Had it not been for early reports that President Biden was expected to roll back some tariffs on Chinese imports, stocks might have fallen even further: The news initially sent stocks higher in premarket trading with hopes that those changes could contain inflation. But as the session wore on, the selling pressure intensified.
“The market is starving for good news,” said Florian Ielpo, head of macro for Lombard Odier Investment Managers. Even a potential rollback of tariffs, he said, isn’t the answer to how it will deal with growing fears of recession and inflation.
Elsewhere in markets, volatility was everywhere. European gas prices climbed to their highest levels since March as oil workers in Norway went on strike, cutting output from Europe’s second-largest gas supplier after Russia at a moment when energy markets are already tight.
“The energy shock being experienced by the US is far less than in Europe,” said Marco Pirondini, the head of U.S. equities at Amundi US, an asset-management firm.
In the bond market, meanwhile, the yield on the benchmark 10-year US Treasury note dropped to 2.808 percent, from 2.901 percent Friday.
The June jobs report set to be released Friday will give investors insight into where the US economy is headed. The job market so far this year hasn’t shown much sign of faltering — providing one piece of good news for the economy — even as other data over the past several weeks have pointed to an economic slowdown.
As major companies kick off second-quarter earnings reports this month, investors may be disappointed.

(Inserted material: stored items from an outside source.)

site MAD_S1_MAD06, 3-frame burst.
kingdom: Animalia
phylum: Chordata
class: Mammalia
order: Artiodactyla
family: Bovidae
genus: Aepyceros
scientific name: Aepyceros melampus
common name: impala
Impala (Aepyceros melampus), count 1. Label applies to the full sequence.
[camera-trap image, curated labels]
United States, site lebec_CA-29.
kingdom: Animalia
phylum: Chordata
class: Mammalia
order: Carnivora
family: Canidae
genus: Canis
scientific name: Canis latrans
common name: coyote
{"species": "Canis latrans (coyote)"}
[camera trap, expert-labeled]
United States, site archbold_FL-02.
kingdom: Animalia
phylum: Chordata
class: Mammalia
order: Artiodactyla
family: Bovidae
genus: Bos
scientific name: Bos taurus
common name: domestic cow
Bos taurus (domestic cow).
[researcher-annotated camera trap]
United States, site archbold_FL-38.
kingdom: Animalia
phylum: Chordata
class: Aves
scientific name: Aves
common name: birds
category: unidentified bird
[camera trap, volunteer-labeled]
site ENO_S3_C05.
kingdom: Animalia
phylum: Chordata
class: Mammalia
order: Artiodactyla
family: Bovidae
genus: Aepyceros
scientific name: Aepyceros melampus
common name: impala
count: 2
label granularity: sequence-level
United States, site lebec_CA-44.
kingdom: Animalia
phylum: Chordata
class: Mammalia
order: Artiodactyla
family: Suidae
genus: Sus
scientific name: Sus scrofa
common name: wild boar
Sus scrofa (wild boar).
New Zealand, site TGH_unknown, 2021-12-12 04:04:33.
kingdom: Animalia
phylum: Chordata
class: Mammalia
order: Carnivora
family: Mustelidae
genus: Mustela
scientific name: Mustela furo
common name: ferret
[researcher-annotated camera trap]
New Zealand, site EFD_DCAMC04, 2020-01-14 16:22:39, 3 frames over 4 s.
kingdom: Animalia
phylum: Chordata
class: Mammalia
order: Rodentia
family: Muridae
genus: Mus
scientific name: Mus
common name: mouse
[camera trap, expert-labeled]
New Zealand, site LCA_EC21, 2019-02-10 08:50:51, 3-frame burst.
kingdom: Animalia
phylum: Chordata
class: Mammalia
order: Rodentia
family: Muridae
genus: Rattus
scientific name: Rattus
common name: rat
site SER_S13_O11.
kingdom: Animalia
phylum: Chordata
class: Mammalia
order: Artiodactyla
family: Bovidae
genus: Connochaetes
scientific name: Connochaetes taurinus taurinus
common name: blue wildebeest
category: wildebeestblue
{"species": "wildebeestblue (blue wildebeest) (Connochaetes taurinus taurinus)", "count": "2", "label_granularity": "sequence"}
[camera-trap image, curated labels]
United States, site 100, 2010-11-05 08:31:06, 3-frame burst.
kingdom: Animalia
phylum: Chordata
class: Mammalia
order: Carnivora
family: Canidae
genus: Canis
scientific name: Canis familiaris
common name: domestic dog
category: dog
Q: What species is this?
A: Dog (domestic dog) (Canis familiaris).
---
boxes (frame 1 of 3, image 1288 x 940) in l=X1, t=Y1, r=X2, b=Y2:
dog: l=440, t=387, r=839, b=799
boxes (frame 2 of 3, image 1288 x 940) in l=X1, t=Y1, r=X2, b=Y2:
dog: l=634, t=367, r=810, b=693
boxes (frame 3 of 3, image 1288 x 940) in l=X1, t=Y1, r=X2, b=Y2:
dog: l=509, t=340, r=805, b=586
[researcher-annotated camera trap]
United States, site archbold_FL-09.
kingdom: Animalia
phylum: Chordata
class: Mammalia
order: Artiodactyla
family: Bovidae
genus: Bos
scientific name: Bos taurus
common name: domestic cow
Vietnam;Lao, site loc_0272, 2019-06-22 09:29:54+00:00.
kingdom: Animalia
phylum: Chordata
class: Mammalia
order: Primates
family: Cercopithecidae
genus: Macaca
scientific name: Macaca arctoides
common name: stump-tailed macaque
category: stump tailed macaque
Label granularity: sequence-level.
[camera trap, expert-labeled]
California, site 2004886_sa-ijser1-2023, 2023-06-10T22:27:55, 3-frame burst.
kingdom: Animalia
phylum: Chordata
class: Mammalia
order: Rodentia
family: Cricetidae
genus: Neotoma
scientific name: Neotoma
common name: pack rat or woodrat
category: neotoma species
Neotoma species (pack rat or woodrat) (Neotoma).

“The initial shoe that dropped was with the Fed trying to get control over inflation,” said Cliff Corso, president and chief investment officer at Advisors Asset Management. “The second shoe and the question mark for the second half is earnings … those have not yet been adjusted down to reflect a slowing GDP forecast.”
Money managers and strategists also will be keeping an eye on developments related to the Biden administration’s plans toward tariffs, and what effect it could have on inflation and the economy. Chinese Vice Premier Liu He held a videoconference call with US Treasury Secretary Janet Yellen on Tuesday that included a discussion of the tariffs, the first discussion between the two policy makers since October 2021.
Economists say Chinese tariffs’ removal is unlikely to have a dramatic effect on inflation. And any rollback might not signal a fundamental shift in the relationship between the United States and China or the countries’ economic outlooks, according to some investors.
Advances in the S&P’s communications services, consumer discretionary and information technology sectors lifted the broad-market index into positive territory for the day. The energy sector suffered the biggest drop of any sector, off roughly 4%.
Ford Motor Co. stock declined 1.1%, or 12 cents, to $11.20 after sales at the company dropped 27% in June from the same month last year. Tesla stock climbed 2.5%, or $17.41, to $699.20. Tesla said Saturday that its vehicle deliveries declined quarter over quarter for the first time in more than two years after the company was forced to temporarily shutter its biggest factory, in Shanghai, due to local Covid-19 restrictions.